Maybe a much better way to describe many deadpan pictures would be to say that they’re analytically photographed: A scene isn’t merely seen (which when it’s done well already separates out an artist’s eye), it’s also carefully and analytically described. Such description pierces the heart in very different ways than when there’s visual drama. As a viewer, you don’t realise what’s going on until it’s too late (assuming you’re going to bring along the patience required to look, given your aforementioned conditioning).
Despite the book’s title, there are no fires in Home Fires (Vol. I: The Past). Whether in Australia or in the Western parts of the US, large, barely controllable wildfires have become a regular part of the news. But global warming is hitting us with a combination of effects, some of which make for visual drama while many others do not.
When Haley photographed the San Joaquin Valley, it was in the middle of a severe drought that lasted from 2011 until 2017. The less severe version is ongoing and accelerating. In combination with increasing temperatures, it’s going to be lethal for a region that has been — but in the long run is unlikely to continue to be — a rich agricultural region.
It’s not just the photographer’s approach that evoked Düsseldorf artists, it’s also the choice of season: Haley photographed in winter, when the Valley’s skies were grey or barely blue, resulting in the kinds of pictures that often would not feel out of place had they come from, say, Northern Germany’s flat plains. The winter light made for a great tool, resulting in muted, greyish tones that blend into each other and leave an overall feeling of dread, of something being desperately amiss. The photographs are in colour, but more often than not, they look or feel monochromatic.

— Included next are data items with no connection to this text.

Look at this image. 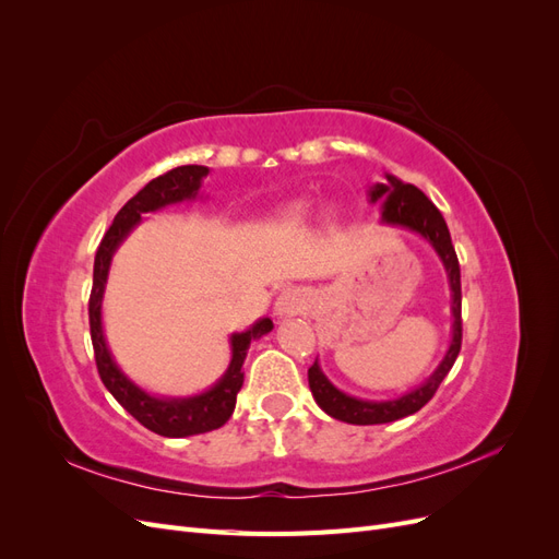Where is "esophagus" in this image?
Segmentation results:
<instances>
[{
	"label": "esophagus",
	"instance_id": "esophagus-1",
	"mask_svg": "<svg viewBox=\"0 0 559 559\" xmlns=\"http://www.w3.org/2000/svg\"><path fill=\"white\" fill-rule=\"evenodd\" d=\"M310 296L302 289H284L275 300V314L280 317H294L308 308Z\"/></svg>",
	"mask_w": 559,
	"mask_h": 559
}]
</instances>
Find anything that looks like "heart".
<instances>
[{"label": "heart", "mask_w": 559, "mask_h": 559, "mask_svg": "<svg viewBox=\"0 0 559 559\" xmlns=\"http://www.w3.org/2000/svg\"><path fill=\"white\" fill-rule=\"evenodd\" d=\"M308 210H310L308 202H294V205H289V207L284 210V216L289 218V222H294V224H300L302 218L308 216Z\"/></svg>", "instance_id": "1"}]
</instances>
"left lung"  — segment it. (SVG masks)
<instances>
[{"label": "left lung", "mask_w": 559, "mask_h": 559, "mask_svg": "<svg viewBox=\"0 0 559 559\" xmlns=\"http://www.w3.org/2000/svg\"><path fill=\"white\" fill-rule=\"evenodd\" d=\"M384 183H373L368 189V202H380L382 207V224L392 228H405L417 233L421 240H427L436 257L441 259L448 284H450V312H452V337L443 354L441 364L433 368V373L417 384L411 392H405L396 399H361L345 394L337 389L324 370L319 366V359L308 370L310 392L317 405L333 419L347 421V425H386L401 417L417 413L421 405L429 403L436 394L438 384L445 380L450 368L454 366L456 354L462 349V282H460V261L450 240V230L443 214L436 210L433 202L421 193L417 186L405 183L394 175H384Z\"/></svg>", "instance_id": "1"}]
</instances>
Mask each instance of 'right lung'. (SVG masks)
<instances>
[{"label":"right lung","mask_w":559,"mask_h":559,"mask_svg":"<svg viewBox=\"0 0 559 559\" xmlns=\"http://www.w3.org/2000/svg\"><path fill=\"white\" fill-rule=\"evenodd\" d=\"M207 175L210 167L205 165H181L163 177L151 179L144 189L138 195H132L121 207V212L114 216V224L109 226L103 242L97 247L93 265V292L88 302V317L99 378H103L111 396L121 403L140 425L165 438L207 433L224 427L235 411V399H238V392L245 382L242 364L247 359L249 345L273 331V319L261 317L253 321L249 329L240 333H230V364L226 368V373L210 389H205V392L191 396H163L146 392L144 386L128 378L126 370L118 366L114 352L109 349L103 326V300L116 249L121 247L128 235L144 222V214L158 212L170 205H181V202L200 200L202 179Z\"/></svg>","instance_id":"add662e5"}]
</instances>
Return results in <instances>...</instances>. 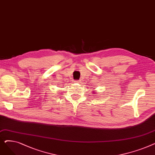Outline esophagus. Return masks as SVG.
Listing matches in <instances>:
<instances>
[{
  "label": "esophagus",
  "mask_w": 155,
  "mask_h": 155,
  "mask_svg": "<svg viewBox=\"0 0 155 155\" xmlns=\"http://www.w3.org/2000/svg\"><path fill=\"white\" fill-rule=\"evenodd\" d=\"M74 82H75V83H78V81H77V80H75Z\"/></svg>",
  "instance_id": "obj_1"
}]
</instances>
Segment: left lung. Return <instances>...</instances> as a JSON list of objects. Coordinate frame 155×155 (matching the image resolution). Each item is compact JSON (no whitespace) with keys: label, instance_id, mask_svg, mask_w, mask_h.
I'll list each match as a JSON object with an SVG mask.
<instances>
[{"label":"left lung","instance_id":"obj_1","mask_svg":"<svg viewBox=\"0 0 155 155\" xmlns=\"http://www.w3.org/2000/svg\"><path fill=\"white\" fill-rule=\"evenodd\" d=\"M94 94H95V92H94Z\"/></svg>","mask_w":155,"mask_h":155}]
</instances>
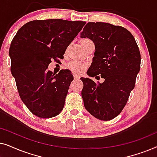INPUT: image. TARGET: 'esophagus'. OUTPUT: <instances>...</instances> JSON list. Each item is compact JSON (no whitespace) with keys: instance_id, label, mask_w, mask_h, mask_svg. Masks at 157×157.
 Wrapping results in <instances>:
<instances>
[{"instance_id":"obj_1","label":"esophagus","mask_w":157,"mask_h":157,"mask_svg":"<svg viewBox=\"0 0 157 157\" xmlns=\"http://www.w3.org/2000/svg\"><path fill=\"white\" fill-rule=\"evenodd\" d=\"M74 79H78V78H80V76H79L78 75H77V74H74Z\"/></svg>"}]
</instances>
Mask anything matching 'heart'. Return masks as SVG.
<instances>
[{
    "mask_svg": "<svg viewBox=\"0 0 157 157\" xmlns=\"http://www.w3.org/2000/svg\"><path fill=\"white\" fill-rule=\"evenodd\" d=\"M89 40H90L89 39L84 38V39H82L81 40V45L84 44L86 42L89 41ZM66 67H67V68H68V69L71 70L74 73H76V74H79V73L82 72L85 69L86 67V66L84 63H81V62L71 61L66 65Z\"/></svg>",
    "mask_w": 157,
    "mask_h": 157,
    "instance_id": "heart-1",
    "label": "heart"
}]
</instances>
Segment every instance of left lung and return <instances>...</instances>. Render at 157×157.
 <instances>
[{"instance_id": "obj_1", "label": "left lung", "mask_w": 157, "mask_h": 157, "mask_svg": "<svg viewBox=\"0 0 157 157\" xmlns=\"http://www.w3.org/2000/svg\"><path fill=\"white\" fill-rule=\"evenodd\" d=\"M81 38H89L95 53L86 74L97 79L81 77V96L86 110L96 119L109 121L121 112L134 89L140 71L141 55L132 34L125 28L108 23H88Z\"/></svg>"}]
</instances>
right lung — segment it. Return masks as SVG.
I'll return each instance as SVG.
<instances>
[{
    "instance_id": "1",
    "label": "right lung",
    "mask_w": 157,
    "mask_h": 157,
    "mask_svg": "<svg viewBox=\"0 0 157 157\" xmlns=\"http://www.w3.org/2000/svg\"><path fill=\"white\" fill-rule=\"evenodd\" d=\"M85 24L62 19L33 21L13 38L10 71L21 100L34 115L48 119L63 110L74 76L68 69L57 74L47 69L52 59H63L68 46Z\"/></svg>"
}]
</instances>
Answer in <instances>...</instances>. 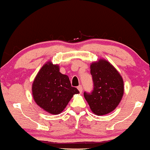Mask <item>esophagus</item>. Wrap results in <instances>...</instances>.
<instances>
[{
  "mask_svg": "<svg viewBox=\"0 0 150 150\" xmlns=\"http://www.w3.org/2000/svg\"><path fill=\"white\" fill-rule=\"evenodd\" d=\"M77 89H78L79 92H80V93L82 92V85H79L78 87H77Z\"/></svg>",
  "mask_w": 150,
  "mask_h": 150,
  "instance_id": "obj_1",
  "label": "esophagus"
}]
</instances>
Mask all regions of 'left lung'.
Instances as JSON below:
<instances>
[{
    "mask_svg": "<svg viewBox=\"0 0 150 150\" xmlns=\"http://www.w3.org/2000/svg\"><path fill=\"white\" fill-rule=\"evenodd\" d=\"M90 73L94 87L84 97L92 112L101 116L111 112L119 104L123 95V80L116 68L108 61L100 59L92 63Z\"/></svg>",
    "mask_w": 150,
    "mask_h": 150,
    "instance_id": "1",
    "label": "left lung"
}]
</instances>
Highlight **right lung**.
I'll list each match as a JSON object with an SVG mask.
<instances>
[{"mask_svg":"<svg viewBox=\"0 0 150 150\" xmlns=\"http://www.w3.org/2000/svg\"><path fill=\"white\" fill-rule=\"evenodd\" d=\"M69 77L59 72V66L48 62L41 68L32 84V94L38 106L51 114H58L75 94Z\"/></svg>","mask_w":150,"mask_h":150,"instance_id":"1","label":"right lung"}]
</instances>
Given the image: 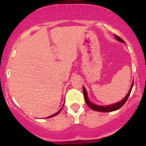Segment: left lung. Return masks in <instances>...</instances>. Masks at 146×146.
I'll list each match as a JSON object with an SVG mask.
<instances>
[{
  "mask_svg": "<svg viewBox=\"0 0 146 146\" xmlns=\"http://www.w3.org/2000/svg\"><path fill=\"white\" fill-rule=\"evenodd\" d=\"M115 38H116L118 41L121 42H123V43H125V42L123 41L122 38H120L119 36H116V35H115ZM133 84H134V81L132 82V84H131V88H130L129 91V93L126 94V96L123 98L121 102L118 103H115L114 104H111V105H108V106H101V105H97V104H95L94 103L91 102L89 101L88 98V95H87V91H86V88L85 87H83V94H84V98H85V101H86V104H87L89 108L92 109L93 110H95V111H98V112H112V111H115V110H117L120 109L121 107L123 106V104H125V102H126V100L128 99L129 96L130 95V93L131 91V89H132V87H133Z\"/></svg>",
  "mask_w": 146,
  "mask_h": 146,
  "instance_id": "obj_1",
  "label": "left lung"
}]
</instances>
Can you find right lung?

Haley presents us with the view of a completely ravished land, a land that resembles the post-Soviet ruinscapes he portrayed before (however different his earlier approach towards those lands might have been). Even when they are not actual ruins, structures look as if they were. From the pictures, you wouldn’t know that there still is considerable life in this part of the world, however much it is now at threat (a threat that is likely to only get worse as all efforts to combat climate change have been rejected by roughly half of the country).
Seen that way, the pictures in the book are a description of what it already is for some of the time and a prediction of what the land will permanently become: an environment hostile to the creatures — we humans — who are responsible for the very hostility. In his introduction, Haley speaks of his family arriving in the area just before the Great Depression and the Dust Bowl. A desperate wish to find more fertile grounds drove many people further West — ultimately resulting in the destruction of those grounds.
In all kinds of ways, Home Fires (Vol. I: The Past) makes for uncomfortable viewing. Like I said before, that analytical description of the land pierces your heart before you even know what happened to you. There’s no obvious visual drama; through the accumulation of a lot of photographs there is the built-up drama of something being very terribly wrong. Unfortunately, the Düsseldorfy approach will have some people hesitant to spend time with the book, but that’s their loss.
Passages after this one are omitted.